ACTIVITY >> Restate the listing below word for word.
|---|
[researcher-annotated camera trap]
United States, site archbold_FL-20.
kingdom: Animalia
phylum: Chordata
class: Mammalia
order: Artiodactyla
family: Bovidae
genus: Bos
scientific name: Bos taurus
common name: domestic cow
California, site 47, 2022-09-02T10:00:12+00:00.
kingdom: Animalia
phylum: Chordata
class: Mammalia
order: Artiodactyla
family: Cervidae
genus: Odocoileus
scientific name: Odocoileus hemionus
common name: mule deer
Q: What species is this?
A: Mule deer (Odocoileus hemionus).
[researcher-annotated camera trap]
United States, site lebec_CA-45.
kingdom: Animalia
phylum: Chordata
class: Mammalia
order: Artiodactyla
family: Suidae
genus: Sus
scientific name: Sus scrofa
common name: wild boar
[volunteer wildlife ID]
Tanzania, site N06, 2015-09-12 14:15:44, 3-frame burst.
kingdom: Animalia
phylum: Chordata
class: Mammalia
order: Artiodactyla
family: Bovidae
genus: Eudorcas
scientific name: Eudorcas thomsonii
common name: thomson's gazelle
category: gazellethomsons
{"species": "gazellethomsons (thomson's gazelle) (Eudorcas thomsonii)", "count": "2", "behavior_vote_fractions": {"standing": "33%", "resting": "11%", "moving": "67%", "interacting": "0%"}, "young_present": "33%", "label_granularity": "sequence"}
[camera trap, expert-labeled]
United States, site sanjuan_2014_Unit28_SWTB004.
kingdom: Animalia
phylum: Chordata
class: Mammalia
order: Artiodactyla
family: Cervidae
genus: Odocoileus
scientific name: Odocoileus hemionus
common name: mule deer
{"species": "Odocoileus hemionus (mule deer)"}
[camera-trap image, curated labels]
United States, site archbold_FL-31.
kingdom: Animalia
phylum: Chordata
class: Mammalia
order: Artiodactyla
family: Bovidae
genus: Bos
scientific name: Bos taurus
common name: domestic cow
|---|
RESPONSE TO THE EXERCISE >>
[researcher-annotated camera trap]
United States, site archbold_FL-20.
kingdom: Animalia
phylum: Chordata
class: Mammalia
order: Artiodactyla
family: Bovidae
genus: Bos
scientific name: Bos taurus
common name: domestic cow
California, site 47, 2022-09-02T10:00:12+00:00.
kingdom: Animalia
phylum: Chordata
class: Mammalia
order: Artiodactyla
family: Cervidae
genus: Odocoileus
scientific name: Odocoileus hemionus
common name: mule deer
Q: What species is this?
A: Mule deer (Odocoileus hemionus).
[researcher-annotated camera trap]
United States, site lebec_CA-45.
kingdom: Animalia
phylum: Chordata
class: Mammalia
order: Artiodactyla
family: Suidae
genus: Sus
scientific name: Sus scrofa
common name: wild boar
[volunteer wildlife ID]
Tanzania, site N06, 2015-09-12 14:15:44, 3-frame burst.
kingdom: Animalia
phylum: Chordata
class: Mammalia
order: Artiodactyla
family: Bovidae
genus: Eudorcas
scientific name: Eudorcas thomsonii
common name: thomson's gazelle
category: gazellethomsons
{"species": "gazellethomsons (thomson's gazelle) (Eudorcas thomsonii)", "count": "2", "behavior_vote_fractions": {"standing": "33%", "resting": "11%", "moving": "67%", "interacting": "0%"}, "young_present": "33%", "label_granularity": "sequence"}
[camera trap, expert-labeled]
United States, site sanjuan_2014_Unit28_SWTB004.
kingdom: Animalia
phylum: Chordata
class: Mammalia
order: Artiodactyla
family: Cervidae
genus: Odocoileus
scientific name: Odocoileus hemionus
common name: mule deer
{"species": "Odocoileus hemionus (mule deer)"}
[camera-trap image, curated labels]
United States, site archbold_FL-31.
kingdom: Animalia
phylum: Chordata
class: Mammalia
order: Artiodactyla
family: Bovidae
genus: Bos
scientific name: Bos taurus
common name: domestic cow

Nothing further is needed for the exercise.